## start Text block

Plaintiff in the Green case claimed that the unilateral change in her commission schedule amounted to a breach of contract and resulted in her constructive discharge. The court found that the plaintiff was an at will employee and since the employer has the undoubted right to terminate an at will employee, the employer necessarily has a right to insist on changes in the compensation arrangement as a condition of continued employment. Green, 608 F. Supp. at 42. The court simply rejected plaintiff's constructive discharge claim without discussion or analysis. Id. In this case, there is no doubt that Newbold had every right to fire an at will employee and could terminate employees to cut costs. In addition, Newbold could impose changes on an at will employee as a condition of continued employment. However, if the changes Newbold instituted created working conditions so intolerable that a reasonable employee would resign, then Newbold would have in effect terminated the employee. In other words, an employer, who is attempting to cut costs, cannot elect to change working conditions instead of terminating employees where those working conditions are so intolerable that a reasonable employee would resign. As I have previously indicated, Newbold's changes in working conditions and procedures were not so intolerable that a reasonable employee would resign.

## end Text block

_Exercise requirements_:
1. In the passage on constructive discharge, what kind of employee did the court find the plaintiff in the Green case to be?
2. Continue the passage on constructive discharge from its last sentence.

## start Recorded information

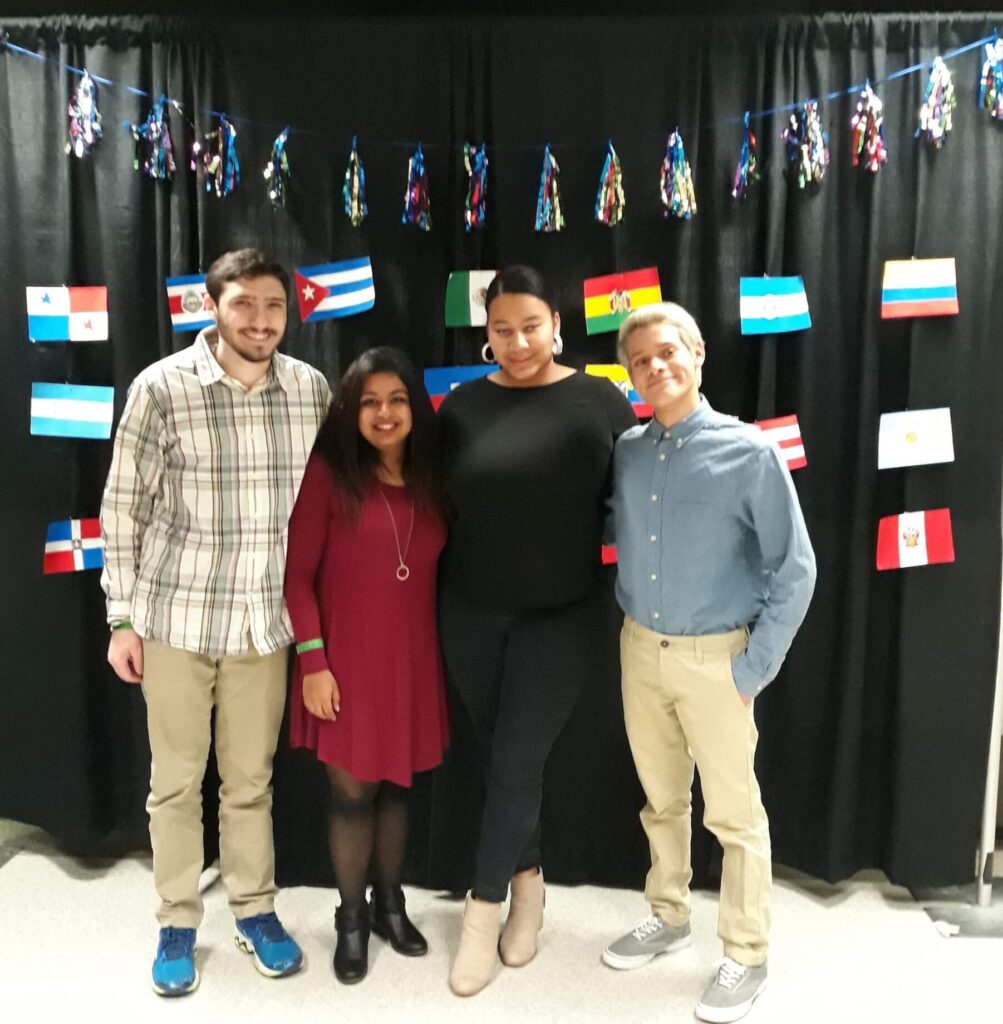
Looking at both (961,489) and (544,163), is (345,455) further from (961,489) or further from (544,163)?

## end Recorded information

_Solved tasks_:
1. An at will employee.

2.
I find that Newbold did not constructively discharge Gehin-Scott but that he voluntarily resigned. Therefore, he forfeited all his benefits.
AND NOW, this 9th day of March, 1994, judgment is entered in favor of the defendant, Newson, Inc., formerly known as W.H. Newbold's Son & Co., Inc. and against the plaintiff Gilbert A. Gehin-Scott.
BY THE COURT:
RONALD L. BUCKWALTER, J.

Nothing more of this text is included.